• _Exercise aim_
Show each line in the records below that contains the word "inches".

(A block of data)

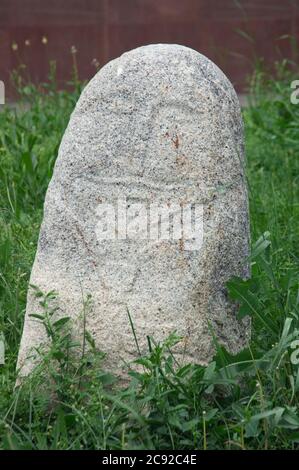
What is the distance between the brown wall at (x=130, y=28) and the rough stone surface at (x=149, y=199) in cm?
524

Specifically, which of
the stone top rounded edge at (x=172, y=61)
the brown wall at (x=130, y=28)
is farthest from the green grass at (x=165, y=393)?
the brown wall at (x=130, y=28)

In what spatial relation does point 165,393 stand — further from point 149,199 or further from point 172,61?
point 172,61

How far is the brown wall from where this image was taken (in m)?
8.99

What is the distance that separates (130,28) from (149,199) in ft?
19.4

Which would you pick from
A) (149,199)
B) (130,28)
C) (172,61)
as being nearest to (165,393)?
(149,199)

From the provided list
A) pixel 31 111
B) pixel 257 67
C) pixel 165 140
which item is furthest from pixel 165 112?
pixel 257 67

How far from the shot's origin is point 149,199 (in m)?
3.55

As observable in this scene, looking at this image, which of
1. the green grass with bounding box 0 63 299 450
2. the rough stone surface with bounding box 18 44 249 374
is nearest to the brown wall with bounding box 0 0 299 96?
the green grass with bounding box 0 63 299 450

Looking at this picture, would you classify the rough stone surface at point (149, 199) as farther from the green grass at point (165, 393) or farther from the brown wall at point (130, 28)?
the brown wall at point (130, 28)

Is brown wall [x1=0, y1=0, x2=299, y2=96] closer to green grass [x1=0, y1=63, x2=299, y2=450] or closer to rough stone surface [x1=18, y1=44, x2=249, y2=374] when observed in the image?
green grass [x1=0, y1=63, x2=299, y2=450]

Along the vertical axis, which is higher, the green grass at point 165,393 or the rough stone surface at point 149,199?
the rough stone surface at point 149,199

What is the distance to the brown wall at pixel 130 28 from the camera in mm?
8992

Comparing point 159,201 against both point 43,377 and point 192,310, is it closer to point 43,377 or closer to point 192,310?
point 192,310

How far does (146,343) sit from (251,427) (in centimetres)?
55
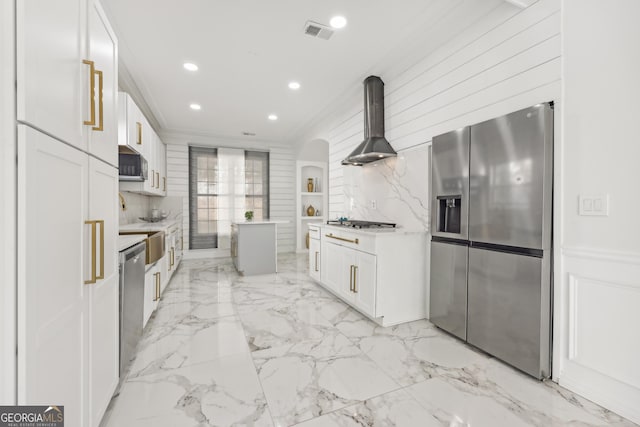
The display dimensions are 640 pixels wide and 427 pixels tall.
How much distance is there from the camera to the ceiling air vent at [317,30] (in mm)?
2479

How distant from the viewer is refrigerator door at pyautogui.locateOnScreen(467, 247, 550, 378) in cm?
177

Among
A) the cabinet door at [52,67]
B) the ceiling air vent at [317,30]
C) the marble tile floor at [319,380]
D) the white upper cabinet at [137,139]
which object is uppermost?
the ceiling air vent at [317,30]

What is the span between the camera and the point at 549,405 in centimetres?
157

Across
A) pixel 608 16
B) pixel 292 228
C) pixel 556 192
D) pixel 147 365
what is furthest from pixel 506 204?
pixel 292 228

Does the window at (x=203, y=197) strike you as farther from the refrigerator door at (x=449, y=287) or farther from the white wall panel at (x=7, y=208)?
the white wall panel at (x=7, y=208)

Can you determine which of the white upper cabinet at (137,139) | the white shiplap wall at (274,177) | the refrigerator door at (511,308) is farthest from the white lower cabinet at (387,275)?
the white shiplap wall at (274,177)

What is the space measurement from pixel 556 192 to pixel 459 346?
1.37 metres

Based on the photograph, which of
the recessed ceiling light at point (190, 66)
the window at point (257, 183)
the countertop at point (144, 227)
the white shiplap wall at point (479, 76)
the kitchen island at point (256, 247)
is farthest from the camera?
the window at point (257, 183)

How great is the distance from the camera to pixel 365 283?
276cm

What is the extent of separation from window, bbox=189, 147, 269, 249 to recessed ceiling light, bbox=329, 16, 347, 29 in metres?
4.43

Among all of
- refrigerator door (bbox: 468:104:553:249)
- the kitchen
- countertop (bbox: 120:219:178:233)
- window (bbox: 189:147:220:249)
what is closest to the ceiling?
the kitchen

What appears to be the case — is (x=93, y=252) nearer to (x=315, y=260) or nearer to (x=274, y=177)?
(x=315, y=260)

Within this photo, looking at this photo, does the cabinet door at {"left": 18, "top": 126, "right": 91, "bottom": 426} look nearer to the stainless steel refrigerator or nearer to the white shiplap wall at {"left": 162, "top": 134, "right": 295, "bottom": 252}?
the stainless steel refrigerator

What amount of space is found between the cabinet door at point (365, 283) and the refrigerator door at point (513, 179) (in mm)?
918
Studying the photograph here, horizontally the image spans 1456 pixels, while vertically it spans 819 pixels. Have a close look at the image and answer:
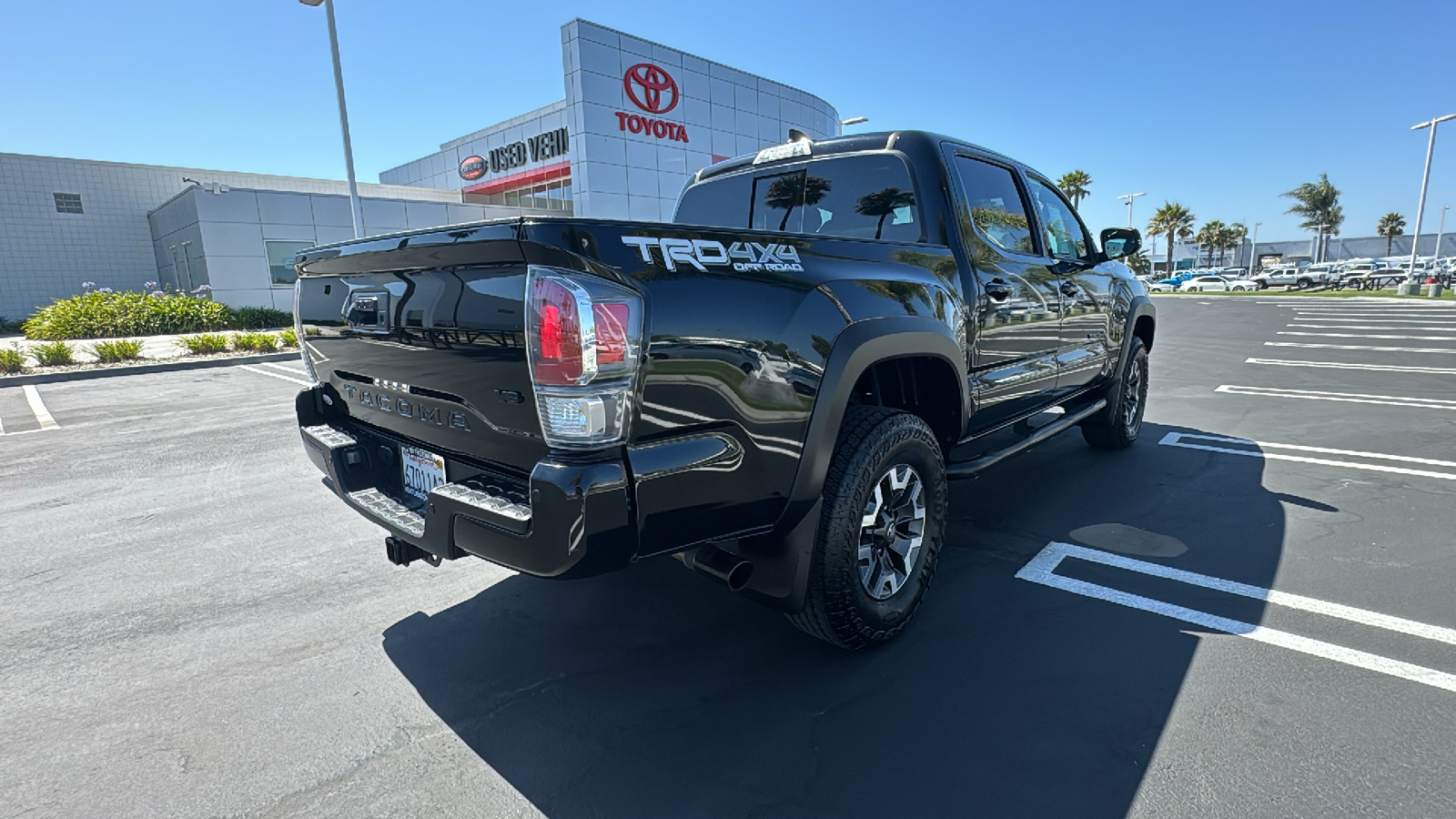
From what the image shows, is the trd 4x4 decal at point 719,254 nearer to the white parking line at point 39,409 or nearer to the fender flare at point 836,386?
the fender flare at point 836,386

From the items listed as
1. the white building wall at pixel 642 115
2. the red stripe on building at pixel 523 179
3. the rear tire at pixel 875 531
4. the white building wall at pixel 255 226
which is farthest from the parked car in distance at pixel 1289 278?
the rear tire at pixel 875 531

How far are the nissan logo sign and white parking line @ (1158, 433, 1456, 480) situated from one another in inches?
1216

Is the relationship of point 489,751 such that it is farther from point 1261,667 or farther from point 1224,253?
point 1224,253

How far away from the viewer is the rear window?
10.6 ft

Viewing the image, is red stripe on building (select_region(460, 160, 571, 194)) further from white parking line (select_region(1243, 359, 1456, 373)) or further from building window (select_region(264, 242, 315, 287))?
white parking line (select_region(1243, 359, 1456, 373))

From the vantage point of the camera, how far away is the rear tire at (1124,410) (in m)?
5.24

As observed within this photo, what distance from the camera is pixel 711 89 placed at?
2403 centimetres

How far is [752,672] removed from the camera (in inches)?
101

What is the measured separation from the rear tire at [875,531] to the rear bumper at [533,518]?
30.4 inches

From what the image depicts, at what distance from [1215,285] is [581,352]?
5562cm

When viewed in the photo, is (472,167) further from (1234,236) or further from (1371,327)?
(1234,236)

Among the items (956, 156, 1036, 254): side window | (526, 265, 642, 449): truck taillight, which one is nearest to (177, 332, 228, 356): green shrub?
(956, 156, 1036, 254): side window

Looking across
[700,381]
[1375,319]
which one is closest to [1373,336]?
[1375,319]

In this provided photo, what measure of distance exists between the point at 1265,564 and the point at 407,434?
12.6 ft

• _Reply to the task_
How far are the nissan logo sign and white parking line @ (1158, 433, 1456, 480) situated from one another in inches?
How far is [752,672] removed from the camera (in inches)?
30.4 inches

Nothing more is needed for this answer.